The Fancy Butter Chefs Use To Elevate Classic Scrambled Eggs
Scrambled eggs are a delicacy loved by many across the world. For breakfast, more than a third of Americans love scrambled eggs more than any other kind (per YouGov America). Despite being largely a breakfast affair, scrambled eggs can also be taken any time of the day and go well with other foods like vegetables. But making a flawless dish of scrambled eggs can be tricky. To perfectly make scrambled eggs, you need the right ingredients and some basic skills that you might be taking for granted. For example, you should delay adding salt to avoid losing your eggs' moisture and cook in a non-stick pan.
It might also seem obvious that low and slow is the way to go for scrambled eggs. But when you fail to cook your eggs slowly, you will end up with overly dry cranks. Another very important consideration is to pick high-quality eggs, especially when making the dish for guests. This is because high-quality eggs will produce good results even without adding other fancy mix-ins. You might already know that butter is good for scrambled eggs, but do you know the type that chefs swear by?
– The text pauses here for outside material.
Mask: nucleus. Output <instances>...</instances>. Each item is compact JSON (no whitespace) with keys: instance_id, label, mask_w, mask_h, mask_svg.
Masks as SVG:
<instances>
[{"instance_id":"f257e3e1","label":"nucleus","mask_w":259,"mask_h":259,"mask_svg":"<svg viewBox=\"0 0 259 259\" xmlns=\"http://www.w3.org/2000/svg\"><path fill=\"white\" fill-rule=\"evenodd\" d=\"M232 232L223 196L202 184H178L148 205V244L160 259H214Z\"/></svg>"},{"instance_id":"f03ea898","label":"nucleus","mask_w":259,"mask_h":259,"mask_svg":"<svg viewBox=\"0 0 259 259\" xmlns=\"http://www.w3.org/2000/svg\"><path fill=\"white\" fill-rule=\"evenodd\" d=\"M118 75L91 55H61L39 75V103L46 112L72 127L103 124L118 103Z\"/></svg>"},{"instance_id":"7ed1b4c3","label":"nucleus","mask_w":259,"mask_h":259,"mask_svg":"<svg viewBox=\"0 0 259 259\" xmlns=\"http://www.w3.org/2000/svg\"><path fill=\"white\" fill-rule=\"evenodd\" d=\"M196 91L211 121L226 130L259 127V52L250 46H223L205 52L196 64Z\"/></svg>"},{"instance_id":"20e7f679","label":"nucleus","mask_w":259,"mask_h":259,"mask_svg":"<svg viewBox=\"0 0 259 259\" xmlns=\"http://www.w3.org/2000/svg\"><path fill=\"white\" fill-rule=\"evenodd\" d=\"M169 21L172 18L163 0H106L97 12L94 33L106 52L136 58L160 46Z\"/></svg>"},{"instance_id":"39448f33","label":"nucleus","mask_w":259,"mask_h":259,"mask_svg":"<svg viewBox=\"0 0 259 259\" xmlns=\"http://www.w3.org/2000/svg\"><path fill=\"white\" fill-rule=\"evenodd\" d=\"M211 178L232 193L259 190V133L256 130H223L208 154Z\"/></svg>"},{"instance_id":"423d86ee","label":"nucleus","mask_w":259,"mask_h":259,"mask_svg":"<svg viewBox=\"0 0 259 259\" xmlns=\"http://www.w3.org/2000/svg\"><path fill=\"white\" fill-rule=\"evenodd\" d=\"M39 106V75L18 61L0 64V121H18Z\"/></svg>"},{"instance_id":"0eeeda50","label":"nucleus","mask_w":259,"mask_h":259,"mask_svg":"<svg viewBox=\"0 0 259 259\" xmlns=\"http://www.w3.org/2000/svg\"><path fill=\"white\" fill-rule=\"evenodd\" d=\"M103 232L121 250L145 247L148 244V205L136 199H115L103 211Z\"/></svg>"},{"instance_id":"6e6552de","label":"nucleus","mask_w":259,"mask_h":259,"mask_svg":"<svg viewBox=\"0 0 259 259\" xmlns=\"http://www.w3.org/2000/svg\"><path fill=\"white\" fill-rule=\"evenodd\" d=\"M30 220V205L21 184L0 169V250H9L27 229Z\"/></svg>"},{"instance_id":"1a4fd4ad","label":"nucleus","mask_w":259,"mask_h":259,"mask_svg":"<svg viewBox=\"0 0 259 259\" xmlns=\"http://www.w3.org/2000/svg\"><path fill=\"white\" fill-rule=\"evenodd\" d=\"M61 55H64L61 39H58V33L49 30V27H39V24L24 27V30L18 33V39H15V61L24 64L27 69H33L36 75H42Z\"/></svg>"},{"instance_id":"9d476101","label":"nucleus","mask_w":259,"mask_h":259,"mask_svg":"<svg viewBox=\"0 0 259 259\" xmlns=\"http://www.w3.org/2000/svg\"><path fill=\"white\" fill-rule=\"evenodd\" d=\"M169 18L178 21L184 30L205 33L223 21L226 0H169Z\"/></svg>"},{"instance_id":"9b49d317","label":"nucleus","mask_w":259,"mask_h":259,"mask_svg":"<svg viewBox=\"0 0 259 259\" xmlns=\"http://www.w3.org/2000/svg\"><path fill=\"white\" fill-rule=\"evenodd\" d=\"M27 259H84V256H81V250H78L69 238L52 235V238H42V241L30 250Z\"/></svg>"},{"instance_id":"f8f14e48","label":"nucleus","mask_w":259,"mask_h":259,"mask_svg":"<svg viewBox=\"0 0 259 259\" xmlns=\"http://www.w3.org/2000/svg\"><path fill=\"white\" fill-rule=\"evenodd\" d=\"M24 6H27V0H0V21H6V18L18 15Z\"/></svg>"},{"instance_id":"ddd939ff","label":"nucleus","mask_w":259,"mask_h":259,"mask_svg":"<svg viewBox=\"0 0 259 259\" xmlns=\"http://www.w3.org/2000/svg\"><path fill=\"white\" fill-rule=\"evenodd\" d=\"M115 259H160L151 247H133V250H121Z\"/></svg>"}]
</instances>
To elevate classic scrambled eggs, use Kerrygold butter
According to Ryan Ratino, the chef and owner of Bresca, a Parisian bistro in Washington, DC, Kerrygold butter is the best for making scrambled eggs and toast. "It has much more butterfat content than regular butter, which makes dishes have a richer flavor and creamier texture," Ratino told Insider. He suggests topping eggs with "sweet jam for a sweet and savory contrast." Other pros like Martha Stewart, a popular luminary chef, also love Kerrygold. According to Food & Wine, Stewart thinks high-quality clarified butter like Kerrygold is the perfect choice for cooking scrambled eggs.
Clarified butter (like Kerrygold) is processed such that water and milk elements are removed and therefore become richer in flavor and more concentrated in taste. Experts also observe that because it has a higher smoke point compared to the regular one, it's perfect for pan-searing food. Kerrygold forms important parts in the recipes of many other chefs. For example, Dora Charles, a popular chef, and author of authoritative cookbooks revealed to the New York Times that Fran McCullough, yet another famous cookbook author, introduced her to the fancy butter.